Photoluminescence quantum efficiency of Er optical centers in GaN epilayers

TL;DR

This study measures the quantum efficiency and thermal quenching mechanisms of Er optical centers in GaN epilayers, highlighting their potential for optical gain at 1.54 microns.

Contribution

It provides the first detailed analysis of photoluminescence quantum efficiency and thermal quenching in Er-doped GaN epilayers, advancing their application in optoelectronics.

Findings

Approximately 68% of Er ions emit photons at 1.54 microns under resonant excitation.

Thermal quenching mechanisms and activation energies were characterized.
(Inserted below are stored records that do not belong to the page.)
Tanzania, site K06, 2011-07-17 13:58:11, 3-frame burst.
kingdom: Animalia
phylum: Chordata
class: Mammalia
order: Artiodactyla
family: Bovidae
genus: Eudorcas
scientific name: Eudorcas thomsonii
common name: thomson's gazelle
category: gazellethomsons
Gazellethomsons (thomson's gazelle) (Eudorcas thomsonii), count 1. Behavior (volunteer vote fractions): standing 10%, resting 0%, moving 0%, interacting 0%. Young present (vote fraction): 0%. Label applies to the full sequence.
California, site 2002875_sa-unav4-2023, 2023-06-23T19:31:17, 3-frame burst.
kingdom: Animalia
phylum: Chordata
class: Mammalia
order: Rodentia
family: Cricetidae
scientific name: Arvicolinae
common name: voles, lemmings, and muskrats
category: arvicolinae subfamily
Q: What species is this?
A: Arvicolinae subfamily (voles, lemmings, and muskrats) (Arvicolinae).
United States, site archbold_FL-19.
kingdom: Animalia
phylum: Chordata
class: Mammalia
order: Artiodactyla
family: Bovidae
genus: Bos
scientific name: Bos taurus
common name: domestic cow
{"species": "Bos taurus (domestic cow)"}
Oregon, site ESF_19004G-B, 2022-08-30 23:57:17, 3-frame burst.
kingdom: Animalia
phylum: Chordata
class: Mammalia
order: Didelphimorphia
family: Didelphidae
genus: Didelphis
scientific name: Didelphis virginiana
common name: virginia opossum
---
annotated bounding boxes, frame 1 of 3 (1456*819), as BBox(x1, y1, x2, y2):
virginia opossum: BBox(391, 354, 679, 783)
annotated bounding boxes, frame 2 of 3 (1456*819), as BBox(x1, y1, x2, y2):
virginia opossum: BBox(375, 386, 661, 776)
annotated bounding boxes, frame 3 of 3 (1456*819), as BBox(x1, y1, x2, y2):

GaN:Er epilayers show promise as optical gain media at 1.54 microns.

Abstract

We report the quantum efficiency of photoluminescence processes of Er optical centers as well as the thermal quenching mechanism in GaN epilayers prepared by metal-organic chemical vapor deposition. High resolution infrared spectroscopy and temperature dependence measurements of photoluminescence intensity from Er ions in GaN under resonant excitation excitations were performed. Data provide a picture of the thermal quenching processes and activation energy levels. By comparing the photoluminescence from Er ions in the epilayer with a reference sample of Er-doped SiO2, we find that the fraction of Er ions that emits photon at 1.54 micron upon a resonant optical excitation is approximately 68%. This result presents a significant step in the realization of GaN:Er epilayers as an optical gain medium at 1.54 micron.